This repository contains the code of implementation of experiments in paper Graph-Guided Sparse Learning via Boolean Relaxation, a method designed to enhance feature selection by incorporating Boolean relaxation and graph-guided sparsity constraints.
Graph-Guided-Sparse-Learning/ (PROJECT ROOT)
├── random_ensemble.py # Core class for your experiments
├── solver.py # Main solver class, dispatches to specific solvers
├── example.ipynb # Demo notebook provides tutorial on how to reproduce the experimental results from the paper
│
├── solvers/ # Python implementations of various algorithms
│ ├── __init__.py
│ ├── signal_family.py # Python wrapper for Signal Family method
│ ├── gfl_pqn.py # Python wrapper for MATLAB PQN code
│ ├── gfl_proximal.py # Python wrapper for MATLAB proximal code
│ └── ... (other Python solvers)
│
├── src/ # Contains C/MATLAB code and compiled modules
│ ├── sparse_module.so # Compiled C extension (not included in repo)

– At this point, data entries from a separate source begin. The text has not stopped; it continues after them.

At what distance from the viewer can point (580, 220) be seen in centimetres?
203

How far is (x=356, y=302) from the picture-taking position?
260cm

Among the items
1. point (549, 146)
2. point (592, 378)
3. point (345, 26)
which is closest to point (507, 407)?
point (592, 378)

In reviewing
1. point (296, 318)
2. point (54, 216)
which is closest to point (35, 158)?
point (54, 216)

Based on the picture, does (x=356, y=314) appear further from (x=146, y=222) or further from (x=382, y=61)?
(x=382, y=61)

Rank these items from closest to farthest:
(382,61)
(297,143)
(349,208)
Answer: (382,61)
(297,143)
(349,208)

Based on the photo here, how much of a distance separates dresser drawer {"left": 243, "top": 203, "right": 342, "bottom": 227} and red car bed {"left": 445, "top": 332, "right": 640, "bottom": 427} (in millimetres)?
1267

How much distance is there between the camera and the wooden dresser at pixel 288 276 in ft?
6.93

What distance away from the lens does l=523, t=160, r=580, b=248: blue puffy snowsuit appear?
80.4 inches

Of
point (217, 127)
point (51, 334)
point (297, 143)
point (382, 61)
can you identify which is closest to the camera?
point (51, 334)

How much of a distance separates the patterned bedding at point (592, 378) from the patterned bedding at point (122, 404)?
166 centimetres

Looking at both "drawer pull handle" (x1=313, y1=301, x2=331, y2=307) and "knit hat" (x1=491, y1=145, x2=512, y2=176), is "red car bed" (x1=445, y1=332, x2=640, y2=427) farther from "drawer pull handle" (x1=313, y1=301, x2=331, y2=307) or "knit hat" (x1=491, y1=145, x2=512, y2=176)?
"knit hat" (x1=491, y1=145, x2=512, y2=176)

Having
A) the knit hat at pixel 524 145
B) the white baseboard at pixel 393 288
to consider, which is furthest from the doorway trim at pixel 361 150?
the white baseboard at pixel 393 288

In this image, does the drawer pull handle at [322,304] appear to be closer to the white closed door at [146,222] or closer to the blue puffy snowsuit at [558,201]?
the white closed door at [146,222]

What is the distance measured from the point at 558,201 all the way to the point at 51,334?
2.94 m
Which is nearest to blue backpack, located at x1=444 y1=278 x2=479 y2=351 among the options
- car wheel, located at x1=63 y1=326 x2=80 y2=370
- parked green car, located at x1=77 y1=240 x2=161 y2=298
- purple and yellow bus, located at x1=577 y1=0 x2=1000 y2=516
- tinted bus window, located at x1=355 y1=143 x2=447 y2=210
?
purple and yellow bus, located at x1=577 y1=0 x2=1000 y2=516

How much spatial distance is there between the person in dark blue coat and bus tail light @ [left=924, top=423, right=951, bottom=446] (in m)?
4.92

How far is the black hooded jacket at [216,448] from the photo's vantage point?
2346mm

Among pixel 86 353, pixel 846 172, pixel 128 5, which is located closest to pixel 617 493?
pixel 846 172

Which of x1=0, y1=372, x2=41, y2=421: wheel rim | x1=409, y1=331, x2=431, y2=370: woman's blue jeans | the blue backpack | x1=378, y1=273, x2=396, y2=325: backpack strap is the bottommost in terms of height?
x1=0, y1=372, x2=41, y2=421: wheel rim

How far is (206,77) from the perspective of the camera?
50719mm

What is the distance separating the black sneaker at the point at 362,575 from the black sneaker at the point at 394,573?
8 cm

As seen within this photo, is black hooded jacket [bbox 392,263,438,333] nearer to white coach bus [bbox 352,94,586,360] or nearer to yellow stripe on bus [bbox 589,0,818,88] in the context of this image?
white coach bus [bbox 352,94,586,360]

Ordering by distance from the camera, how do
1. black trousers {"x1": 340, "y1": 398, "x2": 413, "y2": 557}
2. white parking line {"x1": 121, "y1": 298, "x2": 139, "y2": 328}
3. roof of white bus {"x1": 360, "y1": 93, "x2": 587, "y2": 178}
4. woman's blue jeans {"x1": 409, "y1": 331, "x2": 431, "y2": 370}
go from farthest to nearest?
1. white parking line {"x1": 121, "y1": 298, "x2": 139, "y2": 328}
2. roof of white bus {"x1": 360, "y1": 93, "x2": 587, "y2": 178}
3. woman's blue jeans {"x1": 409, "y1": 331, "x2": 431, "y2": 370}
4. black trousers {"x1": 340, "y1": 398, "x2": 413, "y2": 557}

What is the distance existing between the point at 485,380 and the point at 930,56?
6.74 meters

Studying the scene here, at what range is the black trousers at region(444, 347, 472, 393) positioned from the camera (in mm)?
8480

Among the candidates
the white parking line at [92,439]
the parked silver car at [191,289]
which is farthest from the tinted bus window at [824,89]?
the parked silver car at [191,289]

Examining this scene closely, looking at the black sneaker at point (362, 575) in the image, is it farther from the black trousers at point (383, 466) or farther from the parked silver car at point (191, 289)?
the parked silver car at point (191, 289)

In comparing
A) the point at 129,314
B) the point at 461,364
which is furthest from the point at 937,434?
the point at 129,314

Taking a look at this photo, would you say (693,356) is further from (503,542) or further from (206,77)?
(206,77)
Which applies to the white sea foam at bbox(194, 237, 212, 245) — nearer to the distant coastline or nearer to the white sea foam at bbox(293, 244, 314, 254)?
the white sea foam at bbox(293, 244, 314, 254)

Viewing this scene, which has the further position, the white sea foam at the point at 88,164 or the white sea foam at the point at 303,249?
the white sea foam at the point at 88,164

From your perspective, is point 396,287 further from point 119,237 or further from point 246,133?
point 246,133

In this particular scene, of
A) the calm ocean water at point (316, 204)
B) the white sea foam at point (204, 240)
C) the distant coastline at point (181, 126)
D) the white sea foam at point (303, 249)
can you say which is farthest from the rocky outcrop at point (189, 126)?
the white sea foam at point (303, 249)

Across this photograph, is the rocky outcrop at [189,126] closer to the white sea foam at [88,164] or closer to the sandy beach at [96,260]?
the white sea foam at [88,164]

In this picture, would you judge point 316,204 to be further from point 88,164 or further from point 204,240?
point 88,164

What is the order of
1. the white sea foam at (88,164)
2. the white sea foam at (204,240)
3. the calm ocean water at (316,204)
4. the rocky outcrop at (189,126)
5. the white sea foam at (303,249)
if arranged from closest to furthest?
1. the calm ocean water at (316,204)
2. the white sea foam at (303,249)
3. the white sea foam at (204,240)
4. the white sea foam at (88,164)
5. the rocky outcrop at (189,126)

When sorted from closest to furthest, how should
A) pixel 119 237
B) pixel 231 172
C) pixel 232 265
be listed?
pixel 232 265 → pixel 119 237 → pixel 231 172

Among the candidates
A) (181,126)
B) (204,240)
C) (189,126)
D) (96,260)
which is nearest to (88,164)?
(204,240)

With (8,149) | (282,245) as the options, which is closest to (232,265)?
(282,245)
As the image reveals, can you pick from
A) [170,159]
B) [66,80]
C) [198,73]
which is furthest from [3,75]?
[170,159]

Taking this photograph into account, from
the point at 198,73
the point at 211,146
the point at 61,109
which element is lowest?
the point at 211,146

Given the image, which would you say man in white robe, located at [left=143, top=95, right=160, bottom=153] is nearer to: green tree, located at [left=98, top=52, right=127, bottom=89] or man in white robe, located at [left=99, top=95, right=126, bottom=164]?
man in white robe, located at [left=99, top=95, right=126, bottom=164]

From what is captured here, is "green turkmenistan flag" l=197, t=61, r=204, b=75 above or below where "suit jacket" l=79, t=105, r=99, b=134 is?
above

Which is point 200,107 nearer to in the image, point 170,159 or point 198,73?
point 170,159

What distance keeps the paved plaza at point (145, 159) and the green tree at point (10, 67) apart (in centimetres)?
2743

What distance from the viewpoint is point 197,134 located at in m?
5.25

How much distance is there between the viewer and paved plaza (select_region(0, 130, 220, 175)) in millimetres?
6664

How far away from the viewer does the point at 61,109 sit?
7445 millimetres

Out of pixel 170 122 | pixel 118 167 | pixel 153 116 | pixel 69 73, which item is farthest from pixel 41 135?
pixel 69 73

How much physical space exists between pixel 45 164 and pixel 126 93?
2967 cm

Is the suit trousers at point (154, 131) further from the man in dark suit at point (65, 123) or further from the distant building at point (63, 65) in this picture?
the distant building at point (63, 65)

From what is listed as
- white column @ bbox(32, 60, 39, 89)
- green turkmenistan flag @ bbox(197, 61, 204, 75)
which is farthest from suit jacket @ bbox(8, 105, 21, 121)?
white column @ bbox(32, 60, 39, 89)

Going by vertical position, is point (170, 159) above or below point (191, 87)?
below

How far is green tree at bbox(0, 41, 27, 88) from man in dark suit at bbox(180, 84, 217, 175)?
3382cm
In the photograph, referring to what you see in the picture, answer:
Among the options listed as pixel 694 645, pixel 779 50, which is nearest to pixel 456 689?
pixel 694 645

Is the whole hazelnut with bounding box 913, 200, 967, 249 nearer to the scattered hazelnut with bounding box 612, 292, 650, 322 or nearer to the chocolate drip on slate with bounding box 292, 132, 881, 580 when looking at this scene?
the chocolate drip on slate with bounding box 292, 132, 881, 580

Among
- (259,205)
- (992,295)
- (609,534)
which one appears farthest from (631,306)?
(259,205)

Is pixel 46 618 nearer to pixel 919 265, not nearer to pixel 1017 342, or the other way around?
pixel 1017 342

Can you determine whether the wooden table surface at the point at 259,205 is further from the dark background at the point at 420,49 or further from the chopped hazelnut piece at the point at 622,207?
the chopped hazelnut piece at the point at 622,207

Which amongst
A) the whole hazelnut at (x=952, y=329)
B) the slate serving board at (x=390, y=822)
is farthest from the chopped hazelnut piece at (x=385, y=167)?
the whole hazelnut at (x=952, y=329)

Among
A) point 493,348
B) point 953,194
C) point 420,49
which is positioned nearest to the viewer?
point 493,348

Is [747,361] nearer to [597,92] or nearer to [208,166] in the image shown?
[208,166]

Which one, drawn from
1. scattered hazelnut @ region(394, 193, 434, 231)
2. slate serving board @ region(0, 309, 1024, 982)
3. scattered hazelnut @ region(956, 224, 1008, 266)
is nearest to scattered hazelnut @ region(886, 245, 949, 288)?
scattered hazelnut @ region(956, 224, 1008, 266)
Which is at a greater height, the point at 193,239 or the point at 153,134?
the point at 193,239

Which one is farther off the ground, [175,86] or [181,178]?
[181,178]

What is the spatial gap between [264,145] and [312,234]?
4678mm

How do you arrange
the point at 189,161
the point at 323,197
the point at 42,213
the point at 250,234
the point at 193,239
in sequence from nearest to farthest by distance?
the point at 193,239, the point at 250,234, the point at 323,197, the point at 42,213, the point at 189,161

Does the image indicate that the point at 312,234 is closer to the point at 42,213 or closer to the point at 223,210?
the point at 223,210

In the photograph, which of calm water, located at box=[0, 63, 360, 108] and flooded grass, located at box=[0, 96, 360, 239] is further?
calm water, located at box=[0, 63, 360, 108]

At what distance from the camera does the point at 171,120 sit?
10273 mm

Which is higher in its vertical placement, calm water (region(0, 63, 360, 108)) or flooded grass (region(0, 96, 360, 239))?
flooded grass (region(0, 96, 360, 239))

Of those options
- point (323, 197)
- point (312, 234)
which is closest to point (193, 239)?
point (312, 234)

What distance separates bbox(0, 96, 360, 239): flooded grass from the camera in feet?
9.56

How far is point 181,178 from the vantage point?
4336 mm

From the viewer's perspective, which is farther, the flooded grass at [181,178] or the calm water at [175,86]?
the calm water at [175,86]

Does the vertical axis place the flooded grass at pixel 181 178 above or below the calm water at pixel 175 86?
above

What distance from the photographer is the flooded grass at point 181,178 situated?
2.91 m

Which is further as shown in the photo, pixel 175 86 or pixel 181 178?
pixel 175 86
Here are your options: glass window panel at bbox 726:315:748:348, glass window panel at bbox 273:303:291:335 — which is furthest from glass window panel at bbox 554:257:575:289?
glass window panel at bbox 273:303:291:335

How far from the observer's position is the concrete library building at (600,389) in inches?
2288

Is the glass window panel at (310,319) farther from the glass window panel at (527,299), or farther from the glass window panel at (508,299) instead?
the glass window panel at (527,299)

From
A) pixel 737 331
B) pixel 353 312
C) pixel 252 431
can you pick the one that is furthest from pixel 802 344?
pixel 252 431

│ ├── setup.py # Build sparse_module.so for Linux environments
│ │
│ ├── algo_wrapper/ # Python/C code for signal family methods
│ │ └── c/ # C source files
│ │
│ ├── PQN/ # MATLAB library for Projected Quasi-Newton
│ │ └── gfl_pqn.m # The MATLAB function being called
│ │ └── ... (many other .m, .mexmaca64 files)
│ │
│ └── code_fgfl_aaai14/ # MATLAB library (from AAAI14 paper)
│ └── GFL/ # Contains mexEFLSA, paragcut etc.
│ └── gfl_proximal.m # The MATLAB function for proximal GFL
│ └── ... (many other .m, .mex files)
│
├── utils/ # Utility Python modules
│ ├── __init__.py
│ ├── graph.py
│ ├── omse.py
│ └── ...
│
└── configs/ # Configuration files (e.g., conda environments)
├── environment.yml
└── ...
Using Conda:
conda env create -f environment.yml
conda activate gfl
Some user may have the following error,
PackagesNotFoundError: The following packages are not available from current channels:
- gurobi
To resolve this, add the Gurobi channel explicitly before creating the env and ensure you have a valid academic or commercial license for Gurobi:
conda config --add channels gurobi
Run the example.ipynb
notebook to see how to reproduce the experimental results from the paper. The notebook provides a step-by-step guide to run the experiments in the paper.
We include implementations of the following methods in our experiments:
Method | Description |
---|---|
Lasso | Standard ℓ₁-regularized regression |
Adaptive Grace | Variable selection and regression analysis for graph-structured covariates with an application to genomics |
Fast GFL (AAAI-2014) | Efficient Generalized Fused Lasso and Its Applications |
Boolean Lasso | Sparse learning via Boolean relaxations |
Boolean GFL (Ours) | Our proposed Graph-Guided Boolean Relaxation method |
Signal Family | Graph-induced Constraint Method |
The original code for Adaptive Grace is not publicly available, so we implemented them in Python.
For Fast GFL, we obtained the original implementation from this link.
Our method (Boolean GFL) and Boolean Lasso were implemented in MATLAB because we rely on the Projected Quasi-Newton (PQN) method to solve the optimization problem.
For Signal Family, we adapted and modified code from the original authors, which is available here. Note that you need to compile the C code in the algo_wrapper/c
directory. See the README in that folder for OS-specific compilation instructions.